● REQUIRED WORK:
[1] In the horror movie history article about New Year's Evil, who directed the film?
[2] Pick up the horror movie history article about New Year's Evil where it stops and write its next paragraph.

● DOCUMENT EXCERPT:
..........

This Week in Horror Movie History – New Year’s Evil (1980)

This week in Horror movie history, back on December 26, 1980, New Year’s Evil was released in theaters by Golan-Globus Productions. There have been quite a few movies based around special occasions – from classics like HalloweenFriday the 13th, Silent Night, Deadly Night and My Bloody Valentine, to lesser known offerings like Uncle Sam, Happy Birthday to Me, Easter Bunny Kill! Kill!, and Thankskilling. Movies about New Years are few and far between. While New Year’s Evil is no masterpiece, it sure is a fun way to pass the time waiting for the newest calendar year. Starring Grant Cramer (Hardbodies 1984, Killer Klowns From Outer Space 1988), Roz Kelly (Happy Days TV series 1976, Full Moon High 1981), Kip Niven (A Fire in the Sky 1978, Magnum Force 1973), Chris Wallace (Body and Soul 1981, Don’t Answer the Phone! 1980) and Jed Mills (My Favorite Year 1982, Casino 1995), New Year’s Evil was directed by Emmett Alston (Moonchild 1974, Force of the Ninja 1988) and co-written by both Alston and Leonard Neubauer (Black Snake 1973, The Millionaire TV series 1956-1957), co-produced by Yoram Globus and Menahem Golan (both of Over The Top 1987 and Bloodsport 1988), and with music by W. Michael Lewis and Laurin Rinder (Enter the Ninja 1981, In Search Of… TV series 1977-1982).

..........

● STORED RECORDS:
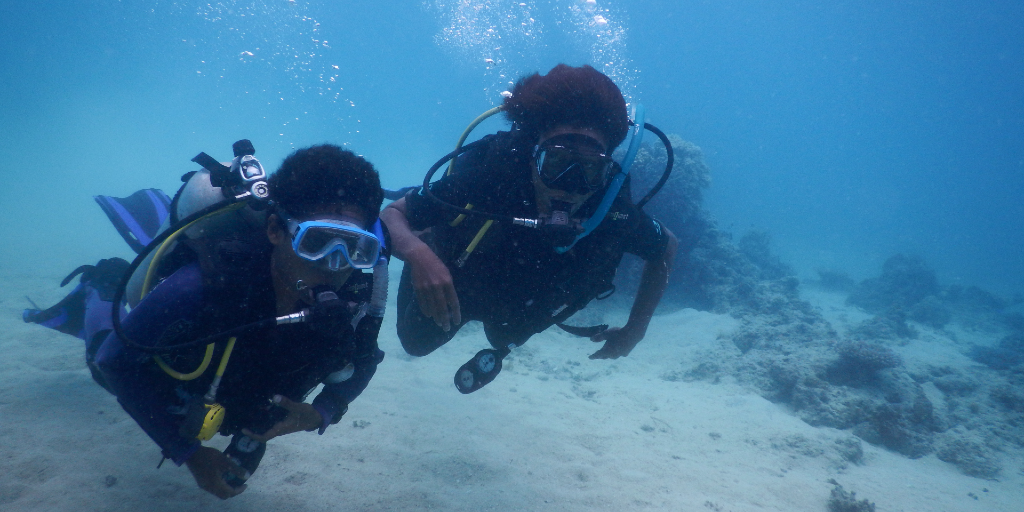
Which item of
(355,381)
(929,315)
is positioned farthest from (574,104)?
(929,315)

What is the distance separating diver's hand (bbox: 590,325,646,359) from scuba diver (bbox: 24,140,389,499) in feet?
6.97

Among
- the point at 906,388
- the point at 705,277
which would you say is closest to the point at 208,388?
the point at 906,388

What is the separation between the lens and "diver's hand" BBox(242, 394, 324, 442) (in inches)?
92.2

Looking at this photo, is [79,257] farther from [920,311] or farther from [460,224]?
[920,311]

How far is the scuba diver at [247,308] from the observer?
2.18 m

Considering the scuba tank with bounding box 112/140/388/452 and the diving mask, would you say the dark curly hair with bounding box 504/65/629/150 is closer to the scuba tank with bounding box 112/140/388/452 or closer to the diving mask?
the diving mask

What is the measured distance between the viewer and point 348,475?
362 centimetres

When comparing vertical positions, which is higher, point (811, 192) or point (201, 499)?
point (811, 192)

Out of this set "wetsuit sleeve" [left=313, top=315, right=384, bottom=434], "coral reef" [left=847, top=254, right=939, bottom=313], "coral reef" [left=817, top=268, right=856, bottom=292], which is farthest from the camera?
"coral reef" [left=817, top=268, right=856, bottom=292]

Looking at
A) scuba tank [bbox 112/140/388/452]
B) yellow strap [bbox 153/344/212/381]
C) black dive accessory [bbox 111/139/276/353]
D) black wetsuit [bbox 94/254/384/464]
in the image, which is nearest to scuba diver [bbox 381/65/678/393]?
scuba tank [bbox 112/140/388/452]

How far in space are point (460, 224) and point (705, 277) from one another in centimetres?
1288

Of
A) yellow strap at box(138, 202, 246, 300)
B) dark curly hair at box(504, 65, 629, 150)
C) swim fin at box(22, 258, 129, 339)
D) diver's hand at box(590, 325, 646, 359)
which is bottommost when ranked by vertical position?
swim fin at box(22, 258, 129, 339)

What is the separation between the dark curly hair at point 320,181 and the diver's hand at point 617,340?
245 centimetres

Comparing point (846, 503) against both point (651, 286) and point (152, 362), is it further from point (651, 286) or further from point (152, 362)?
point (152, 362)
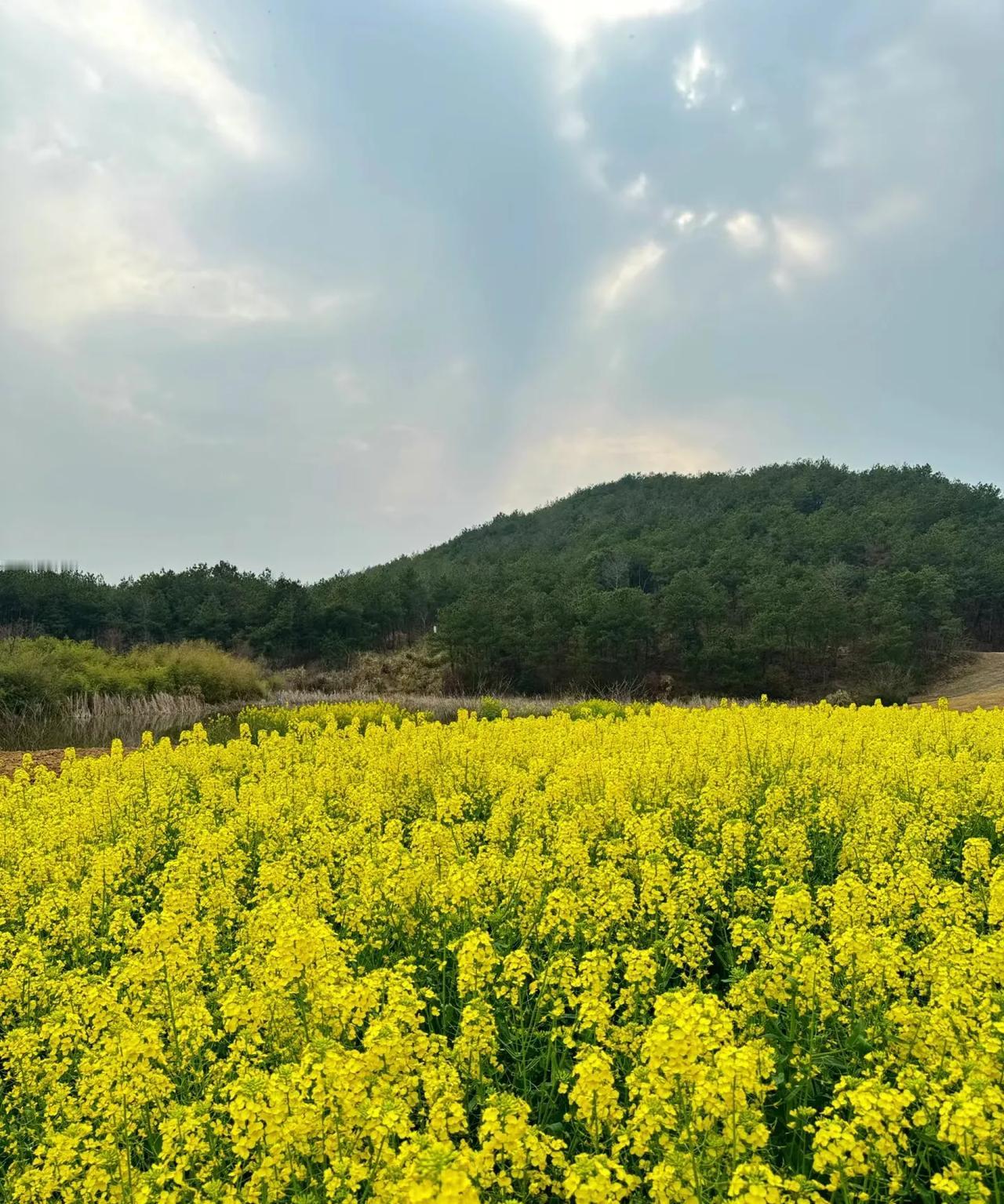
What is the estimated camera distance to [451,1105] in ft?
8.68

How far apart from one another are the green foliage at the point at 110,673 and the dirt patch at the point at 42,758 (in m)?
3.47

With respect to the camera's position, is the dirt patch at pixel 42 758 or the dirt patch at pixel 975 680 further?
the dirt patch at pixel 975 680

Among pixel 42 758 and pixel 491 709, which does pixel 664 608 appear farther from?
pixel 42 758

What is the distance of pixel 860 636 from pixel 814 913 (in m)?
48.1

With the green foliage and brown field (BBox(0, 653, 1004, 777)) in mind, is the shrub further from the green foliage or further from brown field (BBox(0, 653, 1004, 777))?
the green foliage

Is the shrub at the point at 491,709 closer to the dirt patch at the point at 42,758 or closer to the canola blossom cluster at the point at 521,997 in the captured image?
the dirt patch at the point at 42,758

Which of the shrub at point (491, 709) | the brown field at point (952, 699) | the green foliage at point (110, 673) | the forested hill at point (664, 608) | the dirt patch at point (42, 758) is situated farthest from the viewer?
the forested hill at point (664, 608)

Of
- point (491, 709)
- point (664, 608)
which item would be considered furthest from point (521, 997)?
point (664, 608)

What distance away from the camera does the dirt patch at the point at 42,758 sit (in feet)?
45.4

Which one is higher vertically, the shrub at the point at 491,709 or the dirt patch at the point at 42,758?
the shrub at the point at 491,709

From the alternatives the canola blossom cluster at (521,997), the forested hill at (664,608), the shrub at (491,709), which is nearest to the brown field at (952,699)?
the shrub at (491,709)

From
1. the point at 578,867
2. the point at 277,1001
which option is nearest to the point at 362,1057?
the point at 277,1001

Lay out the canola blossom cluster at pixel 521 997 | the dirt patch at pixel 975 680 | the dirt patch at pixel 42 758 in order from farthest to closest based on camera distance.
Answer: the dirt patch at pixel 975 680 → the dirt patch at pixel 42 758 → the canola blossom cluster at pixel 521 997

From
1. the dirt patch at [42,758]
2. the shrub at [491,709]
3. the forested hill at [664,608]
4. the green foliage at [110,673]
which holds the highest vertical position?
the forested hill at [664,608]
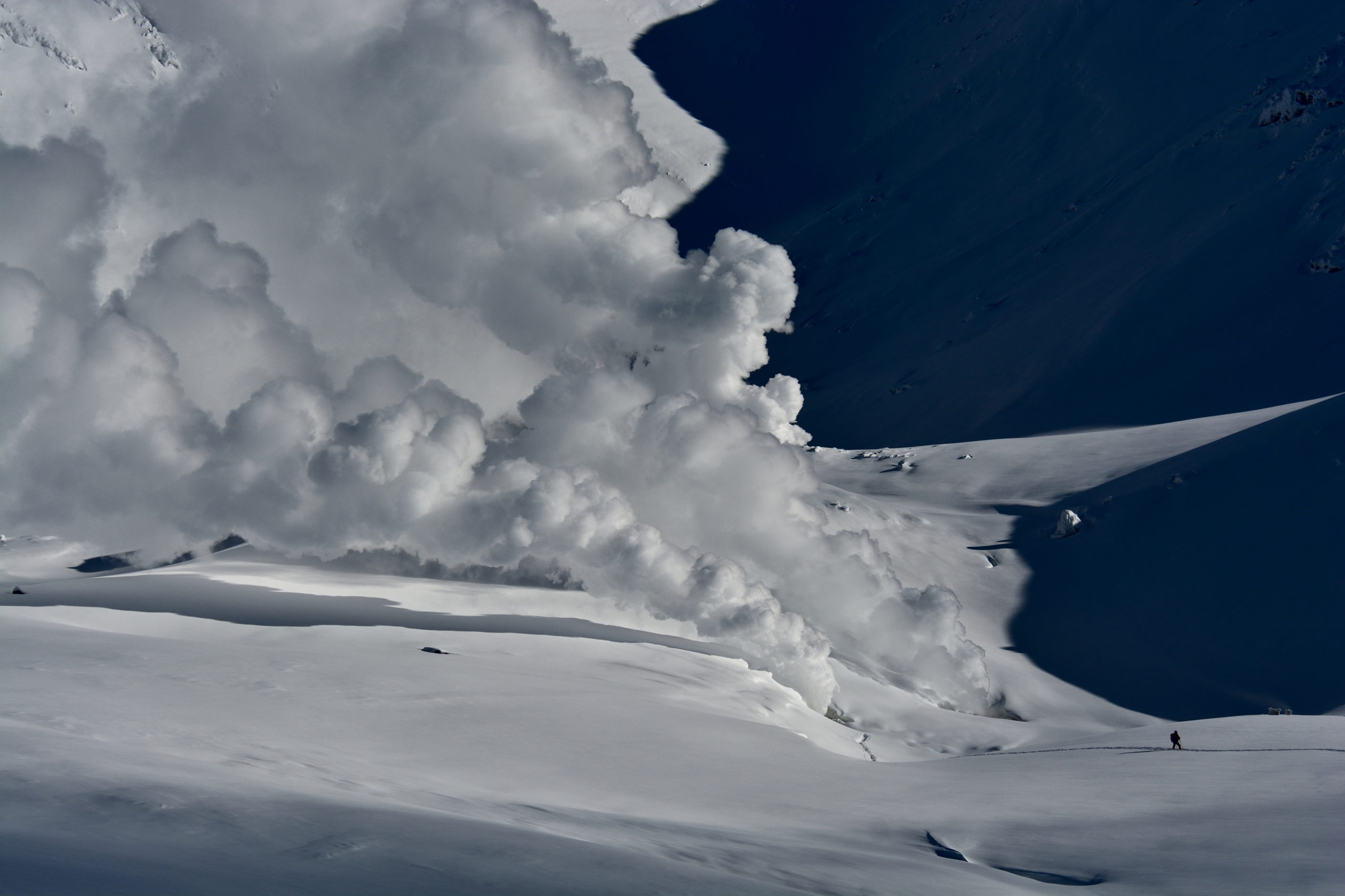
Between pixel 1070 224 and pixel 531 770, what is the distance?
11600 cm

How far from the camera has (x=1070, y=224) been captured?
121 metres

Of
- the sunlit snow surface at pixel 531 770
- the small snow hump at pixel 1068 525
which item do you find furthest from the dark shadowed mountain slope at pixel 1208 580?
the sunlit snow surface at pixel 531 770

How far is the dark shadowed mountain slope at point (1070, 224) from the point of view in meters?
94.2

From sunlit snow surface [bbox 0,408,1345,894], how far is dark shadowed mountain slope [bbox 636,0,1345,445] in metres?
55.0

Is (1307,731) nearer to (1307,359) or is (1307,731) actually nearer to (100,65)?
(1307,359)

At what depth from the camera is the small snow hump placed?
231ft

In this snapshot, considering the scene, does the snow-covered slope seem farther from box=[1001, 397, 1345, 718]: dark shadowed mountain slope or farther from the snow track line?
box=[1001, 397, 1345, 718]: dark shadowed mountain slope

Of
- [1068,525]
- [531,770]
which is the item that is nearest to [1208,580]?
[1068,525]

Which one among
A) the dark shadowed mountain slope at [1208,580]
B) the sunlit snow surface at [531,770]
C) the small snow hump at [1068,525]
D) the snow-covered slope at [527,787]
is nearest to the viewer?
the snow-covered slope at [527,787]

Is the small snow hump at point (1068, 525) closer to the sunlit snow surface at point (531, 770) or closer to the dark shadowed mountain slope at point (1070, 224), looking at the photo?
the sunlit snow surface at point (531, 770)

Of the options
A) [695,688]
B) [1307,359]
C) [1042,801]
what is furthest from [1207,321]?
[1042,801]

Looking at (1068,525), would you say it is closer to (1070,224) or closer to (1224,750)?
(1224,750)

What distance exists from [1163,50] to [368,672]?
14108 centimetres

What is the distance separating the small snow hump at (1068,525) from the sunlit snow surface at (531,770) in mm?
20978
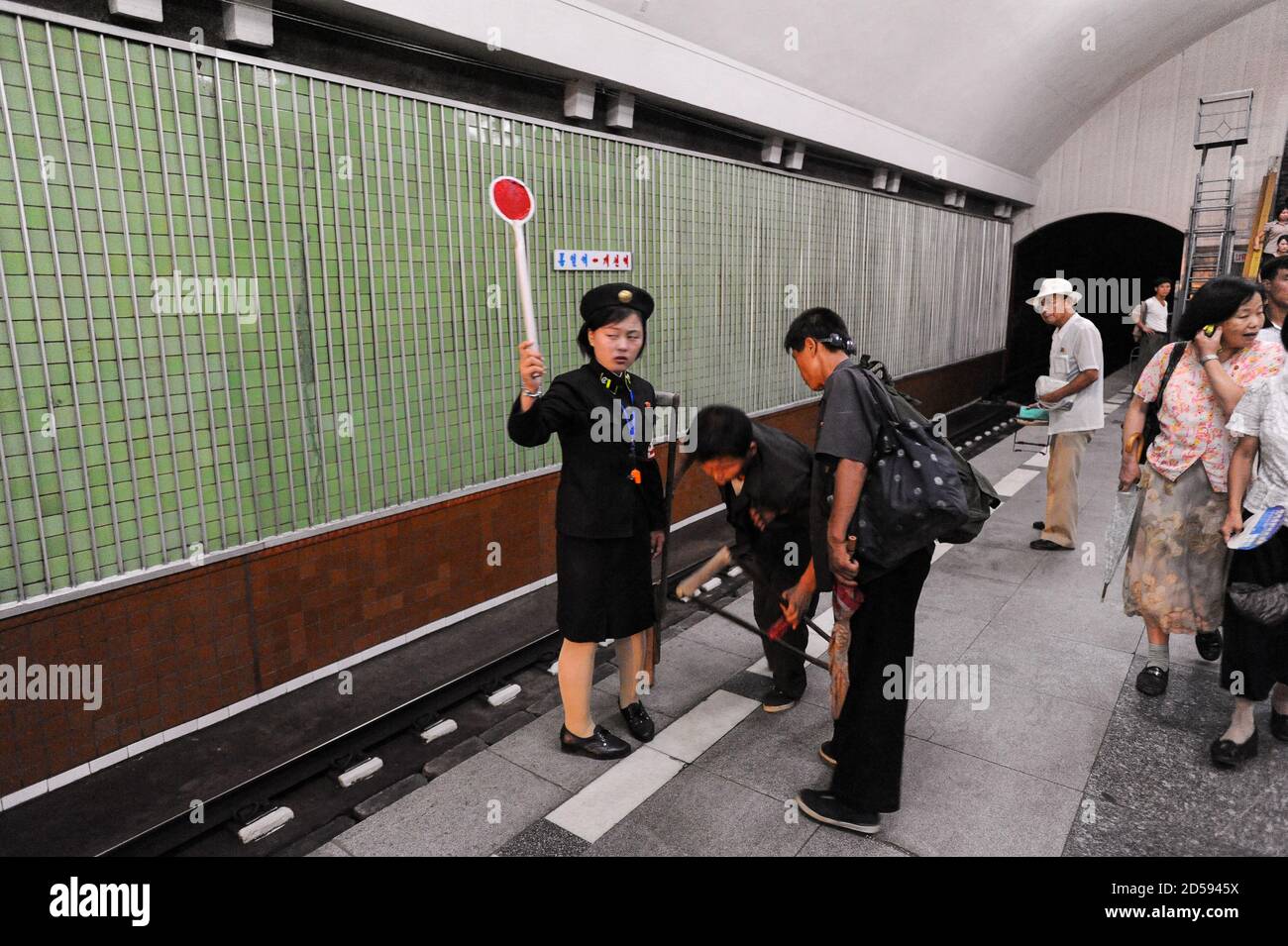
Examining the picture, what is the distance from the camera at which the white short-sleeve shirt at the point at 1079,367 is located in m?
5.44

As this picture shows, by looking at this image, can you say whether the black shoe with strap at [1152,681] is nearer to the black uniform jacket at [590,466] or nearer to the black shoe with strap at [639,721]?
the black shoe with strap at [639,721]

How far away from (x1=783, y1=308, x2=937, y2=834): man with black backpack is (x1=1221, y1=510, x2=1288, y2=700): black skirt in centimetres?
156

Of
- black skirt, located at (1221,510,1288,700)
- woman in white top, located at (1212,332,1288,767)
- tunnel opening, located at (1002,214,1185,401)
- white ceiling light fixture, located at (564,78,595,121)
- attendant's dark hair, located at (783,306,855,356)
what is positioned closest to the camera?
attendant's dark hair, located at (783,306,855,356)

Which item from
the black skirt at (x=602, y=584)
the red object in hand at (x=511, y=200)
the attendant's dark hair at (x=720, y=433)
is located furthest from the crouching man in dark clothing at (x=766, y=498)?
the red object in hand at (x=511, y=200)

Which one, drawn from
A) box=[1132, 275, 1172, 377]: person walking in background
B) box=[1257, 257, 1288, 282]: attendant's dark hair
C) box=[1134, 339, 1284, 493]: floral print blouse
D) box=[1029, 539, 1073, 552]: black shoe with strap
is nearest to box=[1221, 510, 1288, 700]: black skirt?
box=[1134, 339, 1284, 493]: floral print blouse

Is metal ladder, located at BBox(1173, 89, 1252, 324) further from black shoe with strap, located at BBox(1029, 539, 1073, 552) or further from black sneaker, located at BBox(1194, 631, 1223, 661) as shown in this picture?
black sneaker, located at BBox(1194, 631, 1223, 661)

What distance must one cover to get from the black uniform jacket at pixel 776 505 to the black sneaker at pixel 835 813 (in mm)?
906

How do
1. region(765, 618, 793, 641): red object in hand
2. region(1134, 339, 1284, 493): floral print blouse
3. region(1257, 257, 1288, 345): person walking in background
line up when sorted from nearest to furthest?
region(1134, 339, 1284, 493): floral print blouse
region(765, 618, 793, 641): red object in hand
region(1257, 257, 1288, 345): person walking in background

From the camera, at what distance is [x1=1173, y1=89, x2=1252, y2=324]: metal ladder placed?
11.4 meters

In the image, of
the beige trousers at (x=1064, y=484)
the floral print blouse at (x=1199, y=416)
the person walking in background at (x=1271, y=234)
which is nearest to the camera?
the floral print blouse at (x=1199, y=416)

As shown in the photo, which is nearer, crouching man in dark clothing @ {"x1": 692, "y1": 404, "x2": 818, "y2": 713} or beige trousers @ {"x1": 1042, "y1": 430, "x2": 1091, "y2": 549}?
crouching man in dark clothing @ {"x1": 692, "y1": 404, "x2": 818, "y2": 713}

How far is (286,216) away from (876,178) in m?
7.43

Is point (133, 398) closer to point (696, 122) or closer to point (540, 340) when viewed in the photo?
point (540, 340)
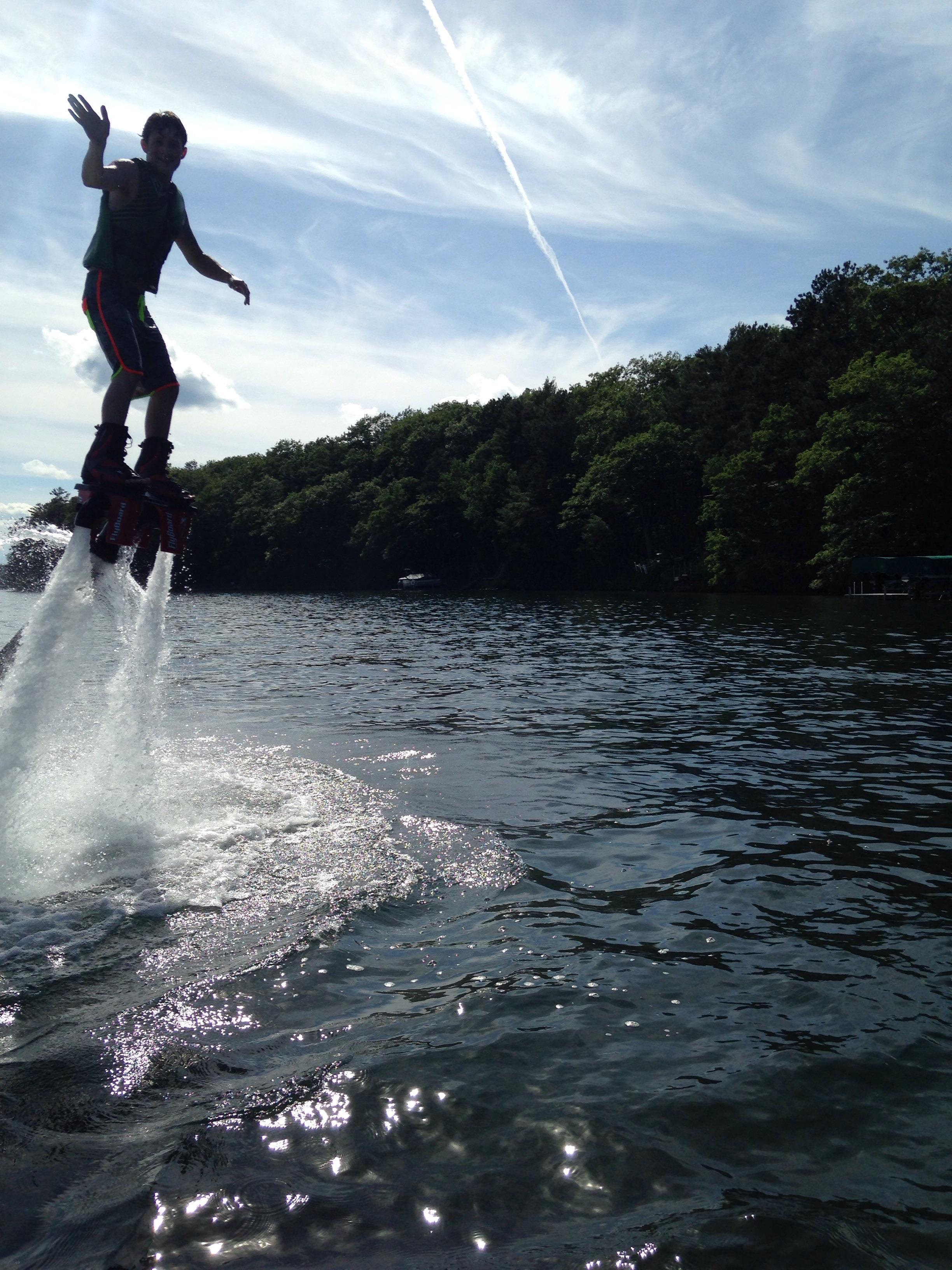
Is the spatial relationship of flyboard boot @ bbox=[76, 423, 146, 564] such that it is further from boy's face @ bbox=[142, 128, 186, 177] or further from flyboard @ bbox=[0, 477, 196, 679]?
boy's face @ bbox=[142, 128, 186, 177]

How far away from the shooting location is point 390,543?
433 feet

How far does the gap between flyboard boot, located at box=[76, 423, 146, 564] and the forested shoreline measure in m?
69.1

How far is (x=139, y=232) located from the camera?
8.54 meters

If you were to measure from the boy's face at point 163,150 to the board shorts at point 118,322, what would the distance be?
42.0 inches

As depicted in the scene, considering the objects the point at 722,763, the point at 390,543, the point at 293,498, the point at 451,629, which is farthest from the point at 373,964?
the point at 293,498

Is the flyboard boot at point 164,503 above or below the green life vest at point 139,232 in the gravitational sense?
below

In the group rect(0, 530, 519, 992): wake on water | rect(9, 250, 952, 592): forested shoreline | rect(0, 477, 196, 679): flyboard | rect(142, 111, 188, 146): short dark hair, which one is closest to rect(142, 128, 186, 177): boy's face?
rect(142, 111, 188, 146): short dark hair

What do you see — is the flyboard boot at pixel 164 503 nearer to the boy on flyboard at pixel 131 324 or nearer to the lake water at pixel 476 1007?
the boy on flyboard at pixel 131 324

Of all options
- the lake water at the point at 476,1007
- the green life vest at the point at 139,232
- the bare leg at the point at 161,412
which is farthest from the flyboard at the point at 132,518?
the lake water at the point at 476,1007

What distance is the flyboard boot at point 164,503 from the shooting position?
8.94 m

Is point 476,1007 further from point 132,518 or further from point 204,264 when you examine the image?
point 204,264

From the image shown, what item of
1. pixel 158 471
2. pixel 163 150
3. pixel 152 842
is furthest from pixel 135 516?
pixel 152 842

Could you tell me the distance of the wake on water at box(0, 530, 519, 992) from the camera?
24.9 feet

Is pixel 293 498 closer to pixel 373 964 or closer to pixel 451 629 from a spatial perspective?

..........

● ANSWER SET:
[1] Emmett Alston

[2]
Still from New Year's Evil
Still from New Year’s Evil

Filmed entirely in LA, New Year’s Evil starts off with Hollywood Hotline television show VJ Diane Sullivan (Kelly), known to her Punk Rock fans as Blaze, in her hotel room getting heavily made-up so she can host a live New Year’s Eve music show featuring the top New Wave Rock tunes of the past year. She is also fretting about her husband, Richard, not making it to her show and blowing off her son, Derek (Cramer), even though he insists that he has important news for her. As she talks with her agent, Ernie (Mills), her friend Yvonne (Alicia Dhanifu) is killed in her own hotel room down the hall by an unseen slasher hiding in her shower. Downstairs, a bunch of Return of the Living Dead-type Punks show up at the hotel to join the party with Blaze, and when she finally arrives, they all go nuts. By “go nuts,” we mean they close their eyes, let their arms droop at their sides and roll their heads around on their necks as they bounce aimlessly into each other.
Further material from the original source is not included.